Data processing via parquet and duckdb

Einar Hjörleifsson

… this is work in progress

… and I am not a programming engineer

Feel like I have been given a key to a Ferrari without having any knowledge of what is under the hood.

Our real world is a mess

What are parquet files

Platform and program agnostic (R, Python, duckdb, …) data files.
Binary, fast read, preserve type.
Can be partitioned (e.g. by type, year, fleet, …)
Column orientated rather than row based (disk and memory?)

Think of them as csv on steroids, kind of like .RData but accessible by multiple programs.

What is duckdb

Fast, reliable, portable, and easy to use in-process SQL database
Can be stuffed with tables or linked to files on disk/cloud on-the-fly

Think of it as your own personal database, like sqlite but on steroids. No cumbersome database setup/management - besides your files.
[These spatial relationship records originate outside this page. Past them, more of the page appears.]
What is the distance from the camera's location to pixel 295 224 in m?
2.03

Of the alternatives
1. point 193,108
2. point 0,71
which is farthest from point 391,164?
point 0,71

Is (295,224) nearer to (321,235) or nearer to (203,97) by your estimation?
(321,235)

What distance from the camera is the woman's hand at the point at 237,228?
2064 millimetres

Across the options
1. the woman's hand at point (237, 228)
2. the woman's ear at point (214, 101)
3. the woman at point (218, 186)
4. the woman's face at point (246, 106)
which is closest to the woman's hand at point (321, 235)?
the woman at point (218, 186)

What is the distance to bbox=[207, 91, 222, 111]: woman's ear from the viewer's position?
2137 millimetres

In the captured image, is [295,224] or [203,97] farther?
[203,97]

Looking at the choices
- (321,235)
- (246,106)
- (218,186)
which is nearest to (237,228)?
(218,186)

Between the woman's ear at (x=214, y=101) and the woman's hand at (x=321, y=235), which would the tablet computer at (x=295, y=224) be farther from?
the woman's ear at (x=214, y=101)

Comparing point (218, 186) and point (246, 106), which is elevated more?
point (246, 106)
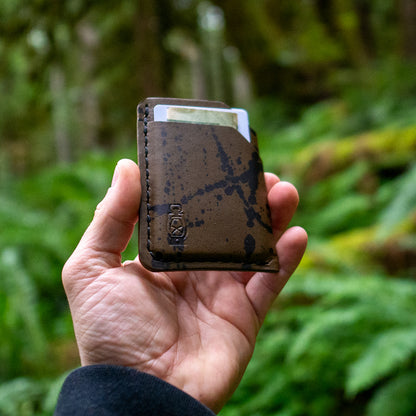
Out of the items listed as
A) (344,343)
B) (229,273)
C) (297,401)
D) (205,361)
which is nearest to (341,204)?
(344,343)

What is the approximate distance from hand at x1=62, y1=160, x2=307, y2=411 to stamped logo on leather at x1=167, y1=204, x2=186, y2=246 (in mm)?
89

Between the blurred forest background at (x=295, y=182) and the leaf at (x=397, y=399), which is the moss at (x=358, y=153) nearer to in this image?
the blurred forest background at (x=295, y=182)

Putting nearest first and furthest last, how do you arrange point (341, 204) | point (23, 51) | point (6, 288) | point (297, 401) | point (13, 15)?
point (297, 401) < point (6, 288) < point (341, 204) < point (13, 15) < point (23, 51)

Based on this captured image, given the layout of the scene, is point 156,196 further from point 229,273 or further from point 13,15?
point 13,15

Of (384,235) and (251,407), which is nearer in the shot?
(251,407)

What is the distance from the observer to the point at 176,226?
101 cm

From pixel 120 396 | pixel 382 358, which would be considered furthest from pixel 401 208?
pixel 120 396

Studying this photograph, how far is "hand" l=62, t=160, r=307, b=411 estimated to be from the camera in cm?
96

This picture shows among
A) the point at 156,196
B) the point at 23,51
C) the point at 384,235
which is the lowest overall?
the point at 384,235

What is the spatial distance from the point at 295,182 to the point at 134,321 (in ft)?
9.99

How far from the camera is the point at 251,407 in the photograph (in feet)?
6.15

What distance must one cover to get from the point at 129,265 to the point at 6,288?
6.35ft

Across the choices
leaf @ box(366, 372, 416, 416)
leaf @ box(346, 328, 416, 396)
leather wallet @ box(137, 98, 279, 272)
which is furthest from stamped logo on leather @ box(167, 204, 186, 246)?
leaf @ box(366, 372, 416, 416)

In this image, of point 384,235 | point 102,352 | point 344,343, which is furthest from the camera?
point 384,235
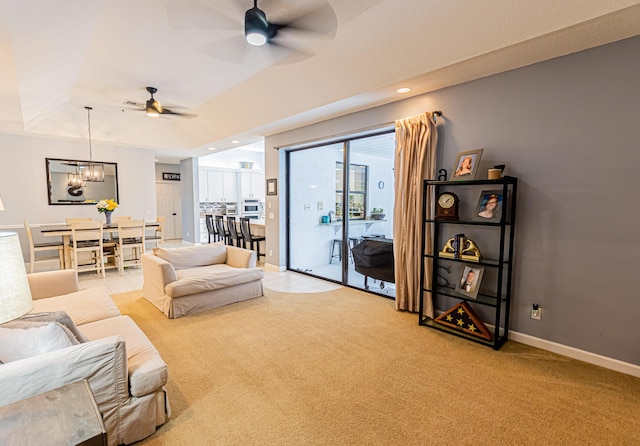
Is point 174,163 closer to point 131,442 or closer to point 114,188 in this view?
point 114,188

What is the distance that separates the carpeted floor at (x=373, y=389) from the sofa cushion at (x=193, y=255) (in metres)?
1.05

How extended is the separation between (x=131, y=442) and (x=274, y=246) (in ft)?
13.9

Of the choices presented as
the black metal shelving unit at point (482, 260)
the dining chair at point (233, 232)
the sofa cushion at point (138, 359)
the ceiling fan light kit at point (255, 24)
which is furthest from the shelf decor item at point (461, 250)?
the dining chair at point (233, 232)

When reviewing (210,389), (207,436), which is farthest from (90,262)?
(207,436)

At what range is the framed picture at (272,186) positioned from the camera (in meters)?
5.73

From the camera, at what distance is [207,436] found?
1815 millimetres

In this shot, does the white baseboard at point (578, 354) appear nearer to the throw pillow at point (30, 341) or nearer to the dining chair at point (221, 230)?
the throw pillow at point (30, 341)

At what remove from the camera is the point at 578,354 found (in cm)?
266

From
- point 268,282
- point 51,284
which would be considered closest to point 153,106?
point 51,284

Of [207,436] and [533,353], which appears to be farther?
[533,353]

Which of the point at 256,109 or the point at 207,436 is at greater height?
the point at 256,109

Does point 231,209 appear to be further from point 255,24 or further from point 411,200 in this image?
point 255,24

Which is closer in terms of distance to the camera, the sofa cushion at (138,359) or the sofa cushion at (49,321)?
the sofa cushion at (49,321)

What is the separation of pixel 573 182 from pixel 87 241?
7171 mm
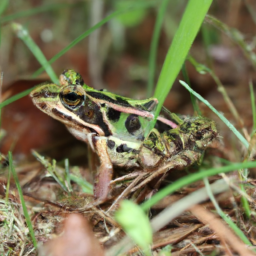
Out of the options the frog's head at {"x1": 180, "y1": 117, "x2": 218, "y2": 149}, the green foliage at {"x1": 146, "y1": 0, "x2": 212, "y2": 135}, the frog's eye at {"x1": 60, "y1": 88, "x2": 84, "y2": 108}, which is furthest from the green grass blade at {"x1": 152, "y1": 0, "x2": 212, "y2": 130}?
the frog's eye at {"x1": 60, "y1": 88, "x2": 84, "y2": 108}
Has (some) spatial capabilities.

Where does R come into it?

library(dplyr)                      # your code
library(duckdb)                     # the database
library(duckdbfs)                   # wrapper for connecting to files, loading spatial libraries
library(ggplot2)
trail <- open_dataset("data/ais/trail")
trail |> select(.rid:speed) |> glimpse()

Rows: ??
Columns: 7
Database: DuckDB 1.4.0 [einarhj@Linux 6.16.9-200.fc42.x86_64:R 4.5.1/:memory:]
$ .rid  <int> 2, 3, 4, 5, 6, 7, 8, 9, 10, 11, 12, 13, 14, 15, 16, 17, 18, 19, …
$ vid   <int> 10, 10, 10, 10, 10, 10, 10, 10, 10, 10, 10, 10, 10, 10, 10, 10, …
$ mmsi  <chr> NA, NA, NA, NA, NA, NA, NA, NA, NA, NA, NA, NA, NA, NA, NA, NA, …
$ time  <dttm> 2007-06-04 14:13:39, 2007-06-04 14:24:10, 2007-06-04 14:35:08, …
$ lon   <dbl> -21.33652, -21.32895, -21.35017, -21.40607, -21.46295, -21.51467…
$ lat   <dbl> 63.85507, 63.83912, 63.81995, 63.81123, 63.80352, 63.79633, 63.7…
$ speed <dbl> 6.6, 5.2, 8.8, 11.8, 9.3, 8.9, 9.8, 11.0, 10.6, 8.6, 7.2, 10.3, …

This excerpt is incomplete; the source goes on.